21/12/2019 / 12:24
Antonio Yagüe


Imagenes

Hogueras

En mi pueblo se gastaban bromas quemando algún retal o menchajo para asustar al vecino de que olía a socarrina.


Las hogueras del solsticio de invierno eran, según los historiadores, un rito  prerromano y,  por tanto, pagano. Unas liturgias con fuego purificador y tanto tirón popular que la Iglesia echó mano del hisopo y las extendió por toda Europa en su Nochebuena. Antes y tras la cena y la misa del Gallo. Algo similar ocurrió con los pairones reconvertidos a la advocación de los santos más protectores. Las dos manifestaciones son una reliquia típica de los pueblos del Señorío.

Las guías turísticas ya solo reflejan estas grandes fogatas, con su hechizo y tradición en algunos pueblos de Extremadura, León y Portugal. Pero todavía pueden contemplarse en su versión moderna en pueblos como Amayas, Mochales, Algar, Tartanedo, Hinojosa, Tortuera, Alustante o Milmarcos. Y por supuesto, en la segunda Nochebuena de Molina.

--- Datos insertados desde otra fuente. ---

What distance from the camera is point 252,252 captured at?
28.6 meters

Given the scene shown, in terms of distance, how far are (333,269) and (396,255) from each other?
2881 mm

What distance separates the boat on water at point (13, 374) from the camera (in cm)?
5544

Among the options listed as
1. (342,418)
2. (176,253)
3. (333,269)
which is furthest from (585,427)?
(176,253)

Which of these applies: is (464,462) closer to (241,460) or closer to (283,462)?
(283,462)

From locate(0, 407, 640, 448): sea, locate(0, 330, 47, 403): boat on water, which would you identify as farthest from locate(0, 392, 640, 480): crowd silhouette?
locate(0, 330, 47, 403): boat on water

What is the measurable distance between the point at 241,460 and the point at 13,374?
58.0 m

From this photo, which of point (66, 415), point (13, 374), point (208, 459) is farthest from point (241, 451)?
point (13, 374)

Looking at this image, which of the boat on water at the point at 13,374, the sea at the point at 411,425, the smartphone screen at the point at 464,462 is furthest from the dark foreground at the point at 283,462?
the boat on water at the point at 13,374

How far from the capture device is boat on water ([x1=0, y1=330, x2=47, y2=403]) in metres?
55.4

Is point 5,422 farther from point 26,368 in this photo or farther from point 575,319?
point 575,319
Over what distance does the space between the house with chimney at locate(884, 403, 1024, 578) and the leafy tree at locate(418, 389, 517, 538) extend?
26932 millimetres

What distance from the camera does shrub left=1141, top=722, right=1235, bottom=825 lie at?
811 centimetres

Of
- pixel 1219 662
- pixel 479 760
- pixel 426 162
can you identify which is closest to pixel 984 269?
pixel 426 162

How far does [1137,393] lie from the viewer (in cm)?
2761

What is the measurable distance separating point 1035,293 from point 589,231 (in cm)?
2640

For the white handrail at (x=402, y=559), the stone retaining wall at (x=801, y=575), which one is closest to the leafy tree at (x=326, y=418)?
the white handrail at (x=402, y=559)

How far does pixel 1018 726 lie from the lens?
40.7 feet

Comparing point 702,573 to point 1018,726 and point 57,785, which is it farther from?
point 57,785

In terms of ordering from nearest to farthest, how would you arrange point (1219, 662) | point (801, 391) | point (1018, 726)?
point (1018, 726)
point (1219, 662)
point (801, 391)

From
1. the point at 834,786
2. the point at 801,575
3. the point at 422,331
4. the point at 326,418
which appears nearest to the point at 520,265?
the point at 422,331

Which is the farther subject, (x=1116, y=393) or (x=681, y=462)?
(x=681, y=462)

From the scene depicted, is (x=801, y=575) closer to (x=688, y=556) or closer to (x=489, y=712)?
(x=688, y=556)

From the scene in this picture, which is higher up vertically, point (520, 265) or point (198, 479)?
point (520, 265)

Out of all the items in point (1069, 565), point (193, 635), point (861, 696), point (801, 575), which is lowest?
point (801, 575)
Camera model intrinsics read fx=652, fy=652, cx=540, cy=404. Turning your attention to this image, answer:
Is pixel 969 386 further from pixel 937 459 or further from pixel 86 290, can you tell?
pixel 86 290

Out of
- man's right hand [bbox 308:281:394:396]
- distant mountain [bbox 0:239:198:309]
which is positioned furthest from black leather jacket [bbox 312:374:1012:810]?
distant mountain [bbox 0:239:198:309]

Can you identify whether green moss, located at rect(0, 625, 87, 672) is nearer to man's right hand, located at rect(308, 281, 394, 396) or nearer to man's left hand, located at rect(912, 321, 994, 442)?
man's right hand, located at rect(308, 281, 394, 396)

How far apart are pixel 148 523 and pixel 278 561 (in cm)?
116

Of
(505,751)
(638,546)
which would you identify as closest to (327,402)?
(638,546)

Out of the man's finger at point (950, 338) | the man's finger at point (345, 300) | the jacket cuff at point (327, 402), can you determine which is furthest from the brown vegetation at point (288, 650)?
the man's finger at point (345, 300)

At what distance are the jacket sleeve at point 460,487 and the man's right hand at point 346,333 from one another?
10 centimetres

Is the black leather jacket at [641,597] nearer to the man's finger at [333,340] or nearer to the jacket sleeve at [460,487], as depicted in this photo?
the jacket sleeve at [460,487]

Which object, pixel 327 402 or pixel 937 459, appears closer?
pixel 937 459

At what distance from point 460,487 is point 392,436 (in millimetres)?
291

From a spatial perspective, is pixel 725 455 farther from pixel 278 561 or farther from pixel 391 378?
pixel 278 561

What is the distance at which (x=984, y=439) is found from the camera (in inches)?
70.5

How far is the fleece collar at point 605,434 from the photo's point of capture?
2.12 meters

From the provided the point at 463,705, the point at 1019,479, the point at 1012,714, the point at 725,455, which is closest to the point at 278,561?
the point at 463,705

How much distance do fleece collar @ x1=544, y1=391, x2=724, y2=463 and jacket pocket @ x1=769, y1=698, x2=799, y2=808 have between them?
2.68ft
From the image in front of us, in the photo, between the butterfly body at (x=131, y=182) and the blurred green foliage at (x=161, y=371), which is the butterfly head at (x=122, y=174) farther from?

Ya no son el epicentro de esta noche ni participan niños y jóvenes en la recolección de leña “para calentar al Niño Jesús”. Los troncos, tarugos, bardas, bardascas y aliagas para la chasca vienen en tractores arropados por la voluntad y tesón de los penúltimos moradores de estos despoblados pueblos. Ha desaparecido la rivalidad por tener la mejor, incluso el canto de villancicos y los tragos de la bota o copejas de aguardiente con torta. Pero sigue cumpliendo su función de comunicación entre vecinos.

En mi pueblo se gastaban bromas quemando algún retal o menchajo para asustar al vecino de que olía a socarrina. Entrada la noche, aminorado el fuego y envalentonados por el calor de la lumbre y los licores, algunos la saltaban en peligrosa competición. Los viejos contaban que algún año los brincos acabaron en trágicas quemaduras. También decían que participar en ella traía buena suerte y mantenía a raya el demonio, lo que no era moco de pavo en tiempos en los que el diablo acechaba en cada esquina.

Esta noche la nostalgia me dará un mordisco en Hinojosa durante los preparativos por parte de los incansables Andrés, Alfonso, Carlos, Jesús y Raúl, en el recuento mental de los que ya no podrán venir este año y el asombro de niños atónitos. Incluso al día siguiente, mientras las brasas se consuman en la plaza.

La pena es que no sirvan para alumbrar y purificar España. Y de pira a pensamientos y sentimientos empozoñados que oscurecen el futuro.